■ **Excerpted passage**
- - - - -

Historically the period from mid-November to the end of December has been kind to stocks. If we throw in January, stocks have been up since 1950 almost every year except for primarily the bear markets of 2002 and 2008. The year 2002 was the worst while the 2008 bear period which you can see in the chart below, was not. In fact from mid-November to the end of December the market ended fairly flat.
Bear S&P Chart 2008 – Mid-November to Jan 31
vive la différence
The difference between 2002 and 2008 with 2015 is stark. Today unemployment is falling to levels not seen since the 1970’s. Housing has recovered in most markets and the Federal Reserve has been incredibly accommodating. With interest rates set to rise for the first time since 2006 by probably a quarter of a percent, the economy at present is far different from the 2002 and 2008 periods in stock market history. This is a period of nervousness but in general, the outlook for the economy is still robust and the GDP number and housing numbers on Tuesday show the economy is doing fairly well.
Downing Of A Russian Jet Fighter
This brings us to the downing of the Russian jet fighter on Tuesday. While European indexes sold off by roughly 2% on the news, North American markets pulled back and then moved higher. Most investors realize that the chance of a war with Russia is slim to none at this point in history. While there will be some fallout from the incident, it should not be a major event and investors realized this and bought back into stocks. They took advantage of the morning dip. This is a bullish sign, not bearish.

- - - - -

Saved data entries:
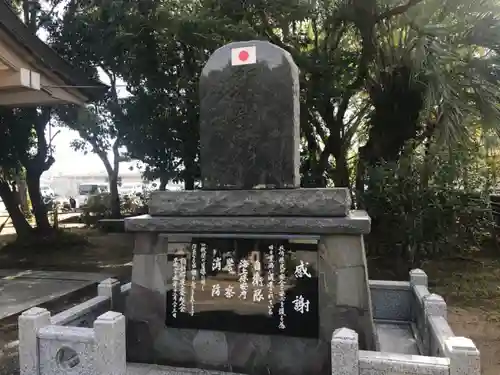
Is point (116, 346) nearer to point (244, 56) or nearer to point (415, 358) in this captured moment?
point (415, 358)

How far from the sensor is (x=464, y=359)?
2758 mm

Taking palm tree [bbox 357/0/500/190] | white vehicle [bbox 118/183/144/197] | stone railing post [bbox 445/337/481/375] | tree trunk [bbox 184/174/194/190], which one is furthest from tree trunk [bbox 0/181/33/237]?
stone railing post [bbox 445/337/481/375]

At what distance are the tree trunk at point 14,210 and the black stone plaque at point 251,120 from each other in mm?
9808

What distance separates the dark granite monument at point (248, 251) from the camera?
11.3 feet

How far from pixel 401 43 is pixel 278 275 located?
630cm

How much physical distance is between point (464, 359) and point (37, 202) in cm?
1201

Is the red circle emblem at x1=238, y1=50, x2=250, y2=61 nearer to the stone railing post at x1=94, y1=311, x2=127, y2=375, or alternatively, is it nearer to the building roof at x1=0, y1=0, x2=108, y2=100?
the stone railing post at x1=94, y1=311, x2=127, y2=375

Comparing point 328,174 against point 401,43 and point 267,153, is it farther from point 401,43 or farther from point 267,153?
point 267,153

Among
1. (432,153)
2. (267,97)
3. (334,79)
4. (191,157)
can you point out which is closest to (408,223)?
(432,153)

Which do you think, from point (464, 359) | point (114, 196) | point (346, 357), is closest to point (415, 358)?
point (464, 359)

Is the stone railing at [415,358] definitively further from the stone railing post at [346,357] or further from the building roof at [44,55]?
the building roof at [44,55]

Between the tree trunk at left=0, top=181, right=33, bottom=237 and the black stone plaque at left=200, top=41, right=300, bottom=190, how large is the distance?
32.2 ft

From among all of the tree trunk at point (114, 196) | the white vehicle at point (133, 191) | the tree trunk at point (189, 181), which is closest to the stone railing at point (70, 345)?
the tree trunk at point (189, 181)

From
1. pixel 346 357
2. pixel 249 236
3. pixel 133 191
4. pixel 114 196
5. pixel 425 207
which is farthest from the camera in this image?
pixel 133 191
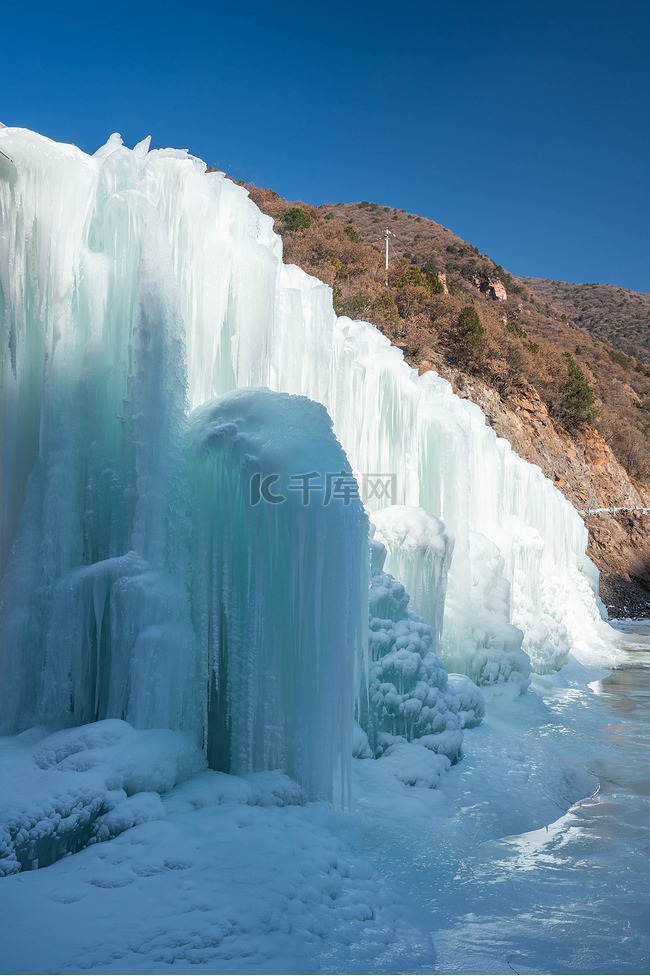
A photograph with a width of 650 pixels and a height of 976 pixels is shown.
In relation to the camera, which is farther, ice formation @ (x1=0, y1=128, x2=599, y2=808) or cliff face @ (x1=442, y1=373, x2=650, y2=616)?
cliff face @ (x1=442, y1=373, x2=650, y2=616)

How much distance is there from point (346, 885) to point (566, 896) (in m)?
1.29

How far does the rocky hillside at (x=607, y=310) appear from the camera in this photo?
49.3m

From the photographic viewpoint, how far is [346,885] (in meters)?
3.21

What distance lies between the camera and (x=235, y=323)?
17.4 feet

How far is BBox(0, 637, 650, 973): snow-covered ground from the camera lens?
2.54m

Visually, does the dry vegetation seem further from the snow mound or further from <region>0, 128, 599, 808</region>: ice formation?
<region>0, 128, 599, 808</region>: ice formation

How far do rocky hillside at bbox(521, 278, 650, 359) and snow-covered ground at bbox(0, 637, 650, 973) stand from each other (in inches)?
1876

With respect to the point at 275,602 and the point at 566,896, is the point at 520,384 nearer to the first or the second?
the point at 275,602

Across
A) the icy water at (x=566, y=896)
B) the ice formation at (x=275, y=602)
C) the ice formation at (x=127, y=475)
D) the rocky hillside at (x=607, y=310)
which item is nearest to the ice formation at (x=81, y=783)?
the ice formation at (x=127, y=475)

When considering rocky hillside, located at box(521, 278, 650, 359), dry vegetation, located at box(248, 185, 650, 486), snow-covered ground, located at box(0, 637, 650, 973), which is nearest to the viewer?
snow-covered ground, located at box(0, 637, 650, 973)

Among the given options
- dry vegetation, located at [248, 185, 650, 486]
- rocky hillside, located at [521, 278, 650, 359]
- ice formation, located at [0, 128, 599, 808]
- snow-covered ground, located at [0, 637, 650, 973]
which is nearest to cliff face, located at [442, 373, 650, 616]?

- - - - -

■ **Short problem 1**
Translate this sentence from the market commentary into Spanish: "Most investors realize that the chance of a war with Russia is slim to none at this point in history."
■ **Short problem 2**
According to the market commentary, by about how much did European indexes sell off on the news of the Russian jet fighter being downed?

■ **Finished answer 1**
La mayoría de los inversores se dan cuenta de que la probabilidad de una guerra con Rusia es escasa o nula en este momento de la historia.

■ **Finished answer 2**
They sold off by roughly 2%.